● **INSTRUCTIONS FOR THE TASK**
Below are records; copy every line in them that holds the word "United".

(Records excerpted from a collection)
★ ★ ★ ★ ★

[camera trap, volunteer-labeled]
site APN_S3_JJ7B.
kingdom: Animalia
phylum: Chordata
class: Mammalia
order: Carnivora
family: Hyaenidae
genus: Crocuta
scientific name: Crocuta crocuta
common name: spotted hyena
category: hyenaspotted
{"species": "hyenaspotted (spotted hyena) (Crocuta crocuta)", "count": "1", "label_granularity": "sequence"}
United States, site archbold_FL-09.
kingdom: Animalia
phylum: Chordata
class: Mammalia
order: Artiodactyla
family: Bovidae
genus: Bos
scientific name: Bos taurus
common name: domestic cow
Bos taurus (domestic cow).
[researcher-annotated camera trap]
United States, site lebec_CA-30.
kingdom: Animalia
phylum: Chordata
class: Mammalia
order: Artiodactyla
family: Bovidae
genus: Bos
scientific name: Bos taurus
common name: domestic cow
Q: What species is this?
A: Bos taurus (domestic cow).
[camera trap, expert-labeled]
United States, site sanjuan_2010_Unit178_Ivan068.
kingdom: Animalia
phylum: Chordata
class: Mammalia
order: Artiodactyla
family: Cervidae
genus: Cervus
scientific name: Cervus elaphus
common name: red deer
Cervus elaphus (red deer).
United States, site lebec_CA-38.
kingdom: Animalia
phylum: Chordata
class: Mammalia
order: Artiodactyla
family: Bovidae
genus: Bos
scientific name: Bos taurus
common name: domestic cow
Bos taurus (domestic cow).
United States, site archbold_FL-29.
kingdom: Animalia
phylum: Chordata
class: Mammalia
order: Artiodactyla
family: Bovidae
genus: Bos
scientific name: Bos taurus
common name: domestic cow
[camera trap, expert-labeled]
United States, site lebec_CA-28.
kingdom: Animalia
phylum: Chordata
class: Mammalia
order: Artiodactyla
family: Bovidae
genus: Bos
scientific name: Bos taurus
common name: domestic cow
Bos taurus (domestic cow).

★ ★ ★ ★ ★

● **RESULT**
United States, site archbold_FL-09.
United States, site lebec_CA-30.
United States, site sanjuan_2010_Unit178_Ivan068.
United States, site lebec_CA-38.
United States, site archbold_FL-29.
United States, site lebec_CA-28.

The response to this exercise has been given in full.